Check each statement against the report on the Operation Flash memorial service below and answer yes or no, quoting the words of the report that decide it. 1. The memorial service was held at the Church of St. Mark in Belgrade. 2. Operation Flash resulted in the death of 283 Serbs, including 57 children. 3. Wreaths were laid at a memorial plaque in Kalemegdan Park.

#### Source text
┌──
Memorial service on 19th anniversary of Operation Flash

BELGRADE - A memorial service held at the Church of St. Mark in Belgrade on Thursday marked 19 years since the Croatian military Operation Flash, launched against ethnic Serbs in western Slavonia on May 1 and 2, 1995, which resulted in the death of 283 Serbs, including 57 women and nine children.

The victims' families and members of the association of the families of killed and missing “Tear” (“Suza”) laid wreaths at the memorial plaque in the Belgrade Tasmajdan Park.

Savo Strbac, Director of Veritas Documentation and Information Center, told reporters that the state must make sure that the truth is revealed, noting that one of the ways to accomplish this was the genocide countersuit against Croatia, which achieved its goal regardless of the ruling by making wartime evidence public.
└──
#### Data lines
┌──
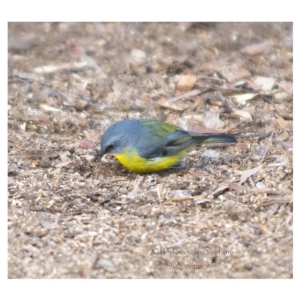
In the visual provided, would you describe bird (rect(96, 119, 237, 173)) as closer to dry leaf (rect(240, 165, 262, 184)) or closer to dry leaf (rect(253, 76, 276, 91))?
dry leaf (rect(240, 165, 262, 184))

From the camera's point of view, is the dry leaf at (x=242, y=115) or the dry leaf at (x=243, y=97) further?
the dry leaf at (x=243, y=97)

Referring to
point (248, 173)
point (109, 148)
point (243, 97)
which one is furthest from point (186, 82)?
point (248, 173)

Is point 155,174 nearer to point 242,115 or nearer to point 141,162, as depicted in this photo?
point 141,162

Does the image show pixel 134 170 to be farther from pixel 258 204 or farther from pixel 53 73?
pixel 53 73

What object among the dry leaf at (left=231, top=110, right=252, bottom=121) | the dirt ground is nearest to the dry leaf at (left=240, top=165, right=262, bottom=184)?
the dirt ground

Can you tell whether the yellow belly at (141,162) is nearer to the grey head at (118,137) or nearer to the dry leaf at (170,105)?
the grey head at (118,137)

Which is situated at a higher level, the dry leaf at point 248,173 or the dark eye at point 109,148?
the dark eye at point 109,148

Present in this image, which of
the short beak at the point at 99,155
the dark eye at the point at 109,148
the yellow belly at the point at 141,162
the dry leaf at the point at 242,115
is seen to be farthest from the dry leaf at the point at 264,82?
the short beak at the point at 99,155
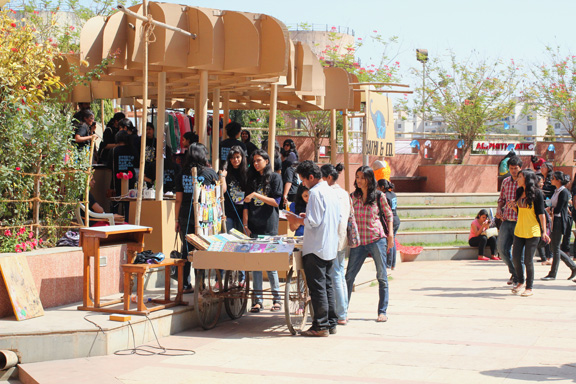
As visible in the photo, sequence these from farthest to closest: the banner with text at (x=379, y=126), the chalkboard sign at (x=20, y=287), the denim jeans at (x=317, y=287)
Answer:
└──
┌──
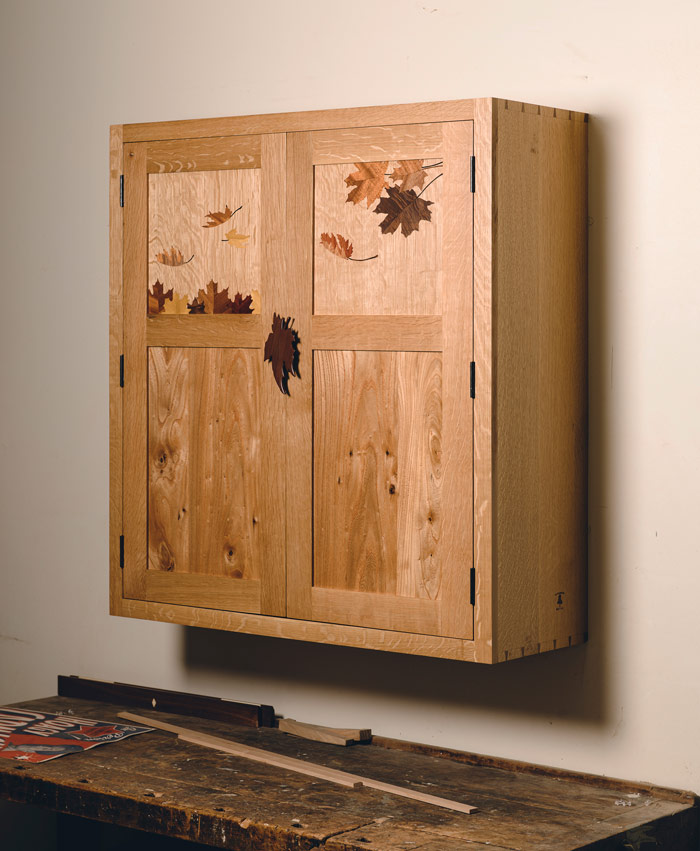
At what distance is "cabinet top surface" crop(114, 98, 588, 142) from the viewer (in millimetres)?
└──
┌──
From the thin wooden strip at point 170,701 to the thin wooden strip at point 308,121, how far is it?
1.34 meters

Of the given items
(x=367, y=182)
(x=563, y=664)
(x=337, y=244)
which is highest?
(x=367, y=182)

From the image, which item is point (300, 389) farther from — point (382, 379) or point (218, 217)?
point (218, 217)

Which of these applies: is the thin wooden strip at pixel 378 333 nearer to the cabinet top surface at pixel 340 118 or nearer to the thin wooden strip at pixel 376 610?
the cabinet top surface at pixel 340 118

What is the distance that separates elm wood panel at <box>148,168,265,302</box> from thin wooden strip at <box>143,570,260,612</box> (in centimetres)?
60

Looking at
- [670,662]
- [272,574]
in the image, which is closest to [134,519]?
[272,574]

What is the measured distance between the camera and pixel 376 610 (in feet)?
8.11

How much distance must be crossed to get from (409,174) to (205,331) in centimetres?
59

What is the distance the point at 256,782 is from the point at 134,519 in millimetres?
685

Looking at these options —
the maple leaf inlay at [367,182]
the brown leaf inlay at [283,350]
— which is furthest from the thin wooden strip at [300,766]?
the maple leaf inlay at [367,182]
└──
#### Output below
1. Yes: "A memorial service held at the Church of St. Mark in Belgrade on Thursday"
2. No: "resulted in the death of 283 Serbs, including 57 women and nine children"
3. No: "laid wreaths at the memorial plaque in the Belgrade Tasmajdan Park"